Si l’on reprend les résultats des élections au CNB en  2008 et en 2011 en comparant le système électoral actuel et celui proposé par la CNA nous obtenons:

En 2008 mandature 2009-2011

                                                                       CNB 2009-2011          PROPOSITION CNA

Grands Moyens    Barreaux                                     25 élus                                   18 élus

 

Moyens et Petits Barreaux                                      14 élus                                   20 élus

               

En 2011 mandature 2012-2014                                      CNB 2012-2014         PROPOSITION CNA

 

LYON                                                                        4 élus                           4 élus

Nanterre                                                                    2 élus                          2 élus

Marseille                                                                    3 élus                          2 élus

21 Grands et moyens barreaux                                    26 élus                        18 élus

128 Moyens et Petits barreaux                                     12 élus                          20 élus

 

En d’autres termes les élus des petits moyens barreaux représentent chacun 1.184 avocats lorsque ceux des grands et moyens barreaux représentent chacun  534 avocats et que les 32 élus parisiens représentent chacun 728 avocats.

**Données brutes**:
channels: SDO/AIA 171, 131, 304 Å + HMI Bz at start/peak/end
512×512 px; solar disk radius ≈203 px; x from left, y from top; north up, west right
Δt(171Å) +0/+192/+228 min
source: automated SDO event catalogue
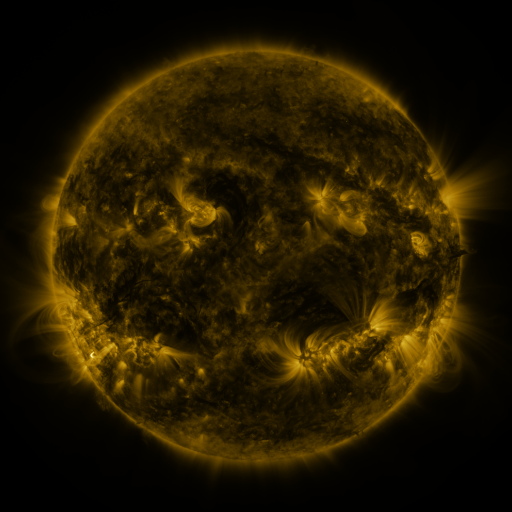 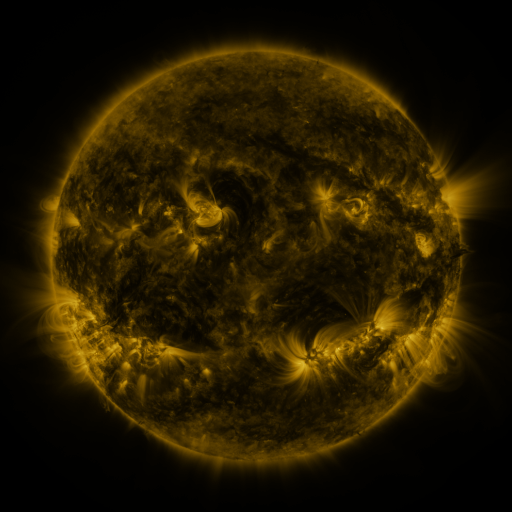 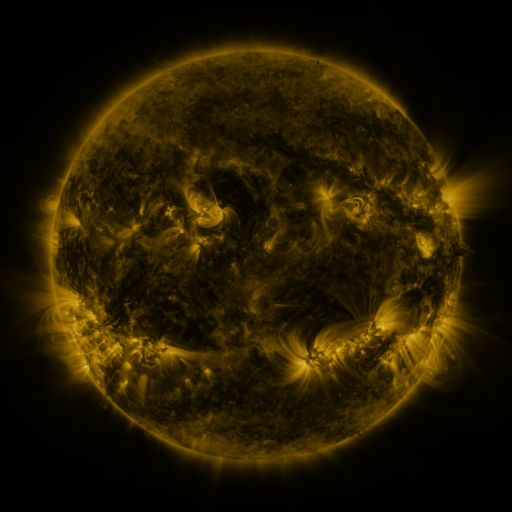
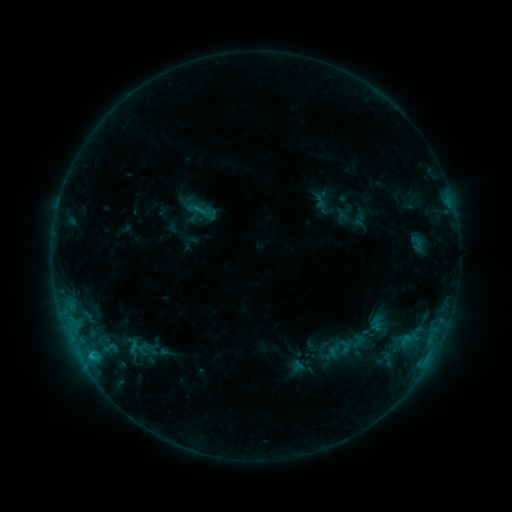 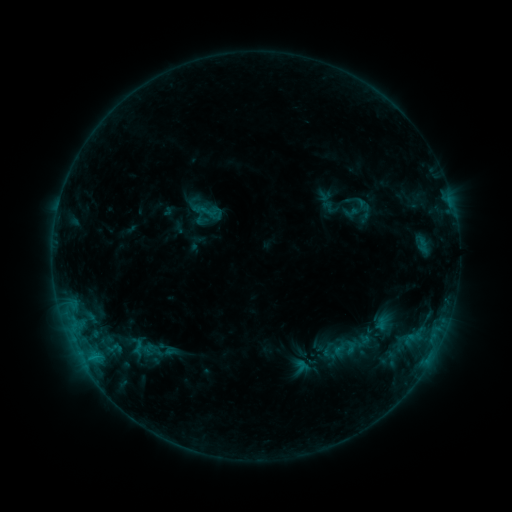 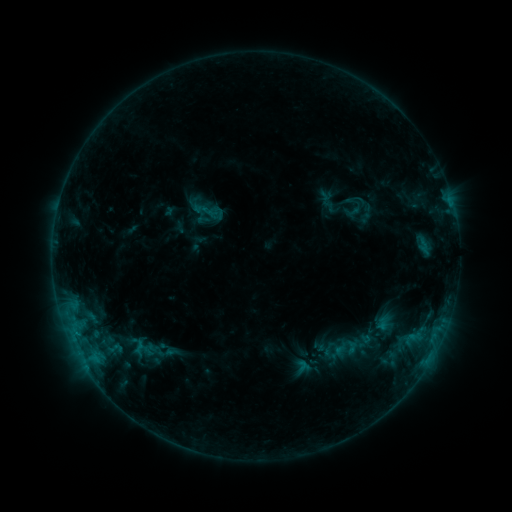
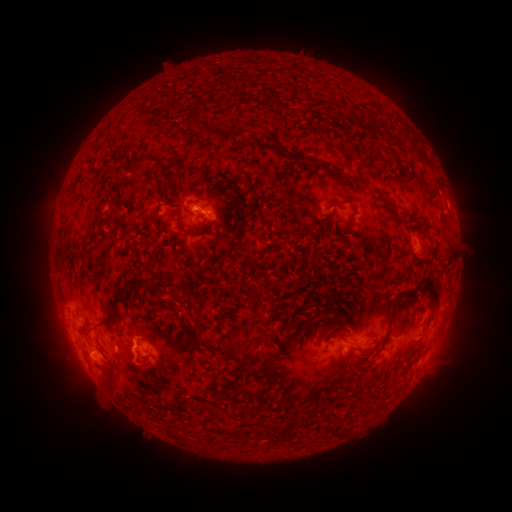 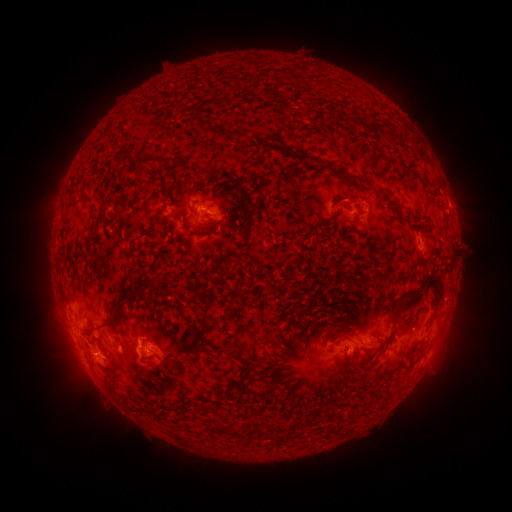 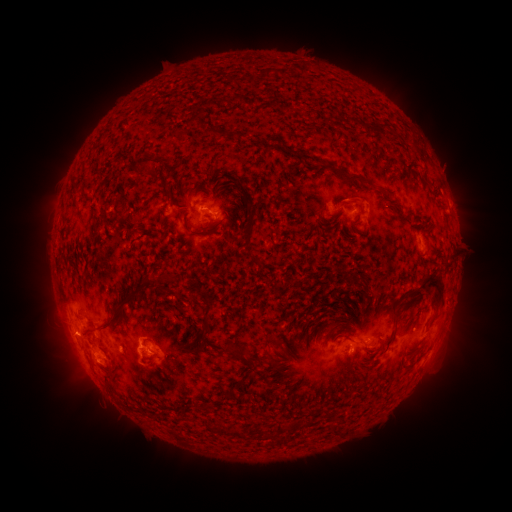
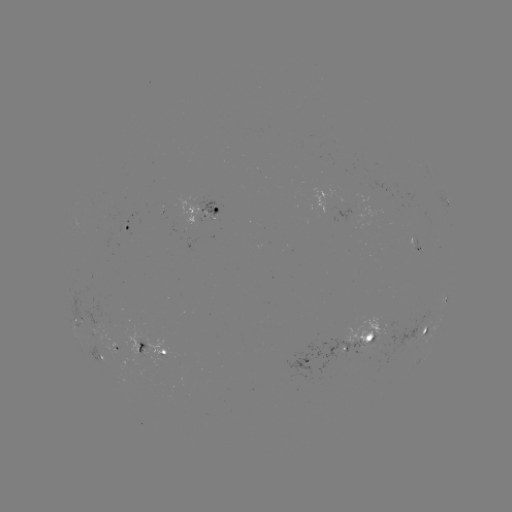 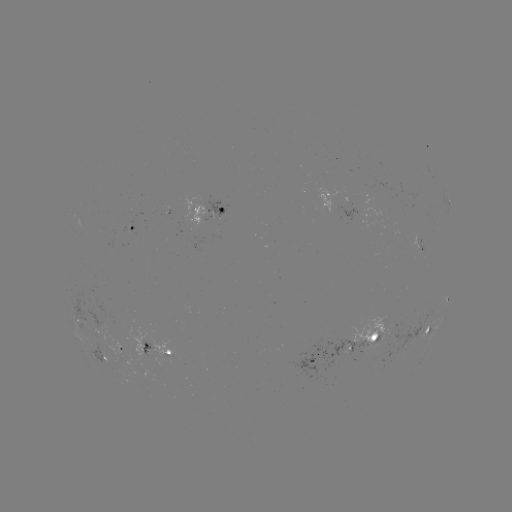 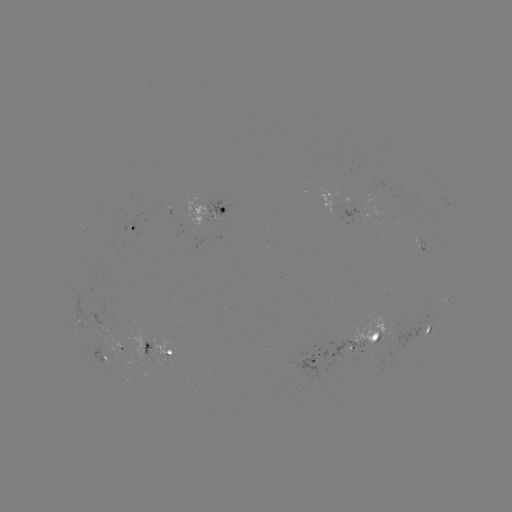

**Consigne A**: D'après le texte sur les élections au CNB, combien d'avocats chacun des 32 élus parisiens représente-t-il ?
**Consigne B**: Recopiez le passage du texte sur les élections au CNB qui commence à « 21 Grands et » et se termine à « chacun 728 avocats. ».
**Consigne C**: Poursuivez le texte sur les élections au CNB à partir de l'endroit où il s'arrête.
Le matériel fourni ne sert à rien ici.

**Réponse A**: 728 avocats.

**Réponse B**:
21 Grands et moyens barreaux                                    26 élus                        18 élus

128 Moyens et Petits barreaux                                     12 élus                          20 élus

 

En d’autres termes les élus des petits moyens barreaux représentent chacun 1.184 avocats lorsque ceux des grands et moyens barreaux représentent chacun  534 avocats et que les 32 élus parisiens représentent chacun 728 avocats.

**Réponse C**:
Ce rapport et cette analyse ont été adressés au Président FORGET après que celui-ci les ait demandés à l’issue de l’audition en mai 2012  des propositions des organisations et institutions membres du CNB à l’occasion de laquelle les idées de la CNA ont été rappelées.

Nous voudrions conclure cette lettre par une réflexion sur le fonctionnement du CNB.

Par définition aucune des composantes du CNB ne peut imaginer obtenir la majorité d’un conseil national dont la moitié des membres appartient au collège ordinal l’autre au collège général.

Pour nous le bureau du CNB doit exécuter les décisions de l’assemblée générale composée de tous les membres du CNB, qui elle-même doit toujours rechercher l’assentiment du plus grand nombre, voire comme le propose la CNA interroger directement les avocats.

Le bureau du CNB ne doit pas chercher à imposer ses vues, comme nous l’avons vu par le passé ( voir dans article ci-joint dans la « Gazette du Palais » le rappel de la poursuite du soutien de la création d’un statut de l’avocat salarié en entreprise malgré le fait que l’assemblée du CNB ne l’ait pas approuvé ).

C’est au bénéfice de ces réflexions que la proposition de l’élection du président du CNB au suffrage universel de tous les avocats que promeut la FNUJA et que le Conseil de l’Ordre de Paris reprend aux termes d’une résolution du début du mois, doit être rejetée.

Un président du CNB élu par tous les avocats pour la durée de la mandature du CNB, c’est sans doute un bon argument de campagne et de communication, mais ce ne serait certainement pas bon pour le fonctionnement du CNB et pour la gouvernance de la profession.

Immanquablement autour de ce président se constituera une majorité mais qui ne sera jamais que relative pour les raisons exposées ci-dessus. Dès lors de deux choses l’une, ou bien il n’aura servi à rien d’élire le président au suffrage direct des avocats ou bien ce président imposera ses idées en faisant fi de la volonté de l’assemblée du CNB, ou en jouant le bureau contre l’assemblée générale ou le contraire ; l’impuissance à gérer non pas un pays mais une profession deviendra la réalité.

Enfin sachez qu’au début de cette mandature la CNA a écrit au Président CHARRIERE-BOURNAZEL pour qu’à l’instar de l’action menée depuis 20 ans par le CNB pour défendre et développer l’activité juridique des avocats soient engagée une véritable stratégie de défense et de développement du judiciaire.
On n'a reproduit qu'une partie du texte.